Determination of selenium in polyheteroatomic organic compounds by microwave plasma atomic emission spectrometry

Currently, the problem of selenium determination in various objects attracts a large number of scientists. Interest in this area is attributed to the biological importance of selenium, since it is both an important nutrient and has a toxic effect on the body, depending on its amount and the properties of the compounds in which it is contained. Checking the purity of selenium-containing organic compounds (both determination of impurities and analysis of the basic composition), which is carried out by methods of elemental analysis, is an important task, however, in modern literature there is lack of information regarding this problem.
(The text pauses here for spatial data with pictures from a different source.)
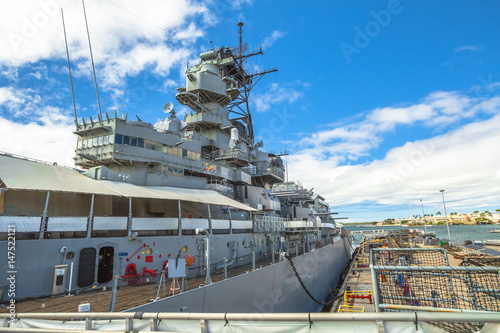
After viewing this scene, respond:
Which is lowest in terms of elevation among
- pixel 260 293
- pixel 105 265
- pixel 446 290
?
pixel 260 293

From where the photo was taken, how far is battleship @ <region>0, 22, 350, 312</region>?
978cm

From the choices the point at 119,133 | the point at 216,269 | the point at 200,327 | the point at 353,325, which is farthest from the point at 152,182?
the point at 353,325

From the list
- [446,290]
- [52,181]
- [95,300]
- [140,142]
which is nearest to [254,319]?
[95,300]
The purpose of the presented study is to develop a method for the determination of selenium in the basic composition of synthetic polyheteroatomic organic compounds by microwave plasma atomic emission spectrometry. Various selenodiazole derivatives were mainly used for analysis. Optimal conditions for sample preparation and atomic emission determination of the selenium content were specified. To mineralize the substances under study, oxygen flask combustion was used with the addition of potassium nitrate, which improves combustion and prevents the formation of soot. Hydrochloric acid at a concentration of 0.1 M was used as an absorption solution. It is noted that before measurements it is necessary to purge the monochromator and optimize the pressure in the atomic emission spectrometer nebulizer and optimize pressure in the atomizer. In addition, the number of replicates and sampling time were increased to optimize selenium measurement. Under specified conditions, the metrological characteristics of the technique were determined: the detection limit and quantitation limit, intra-laboratory precision and accuracy. Selenium was determined in 11 synthetic organic compounds with selenium content ranged from 12 to 51%. The error of the analysis did not exceed 0.3%, which meets the requirements of organic elemental analysis.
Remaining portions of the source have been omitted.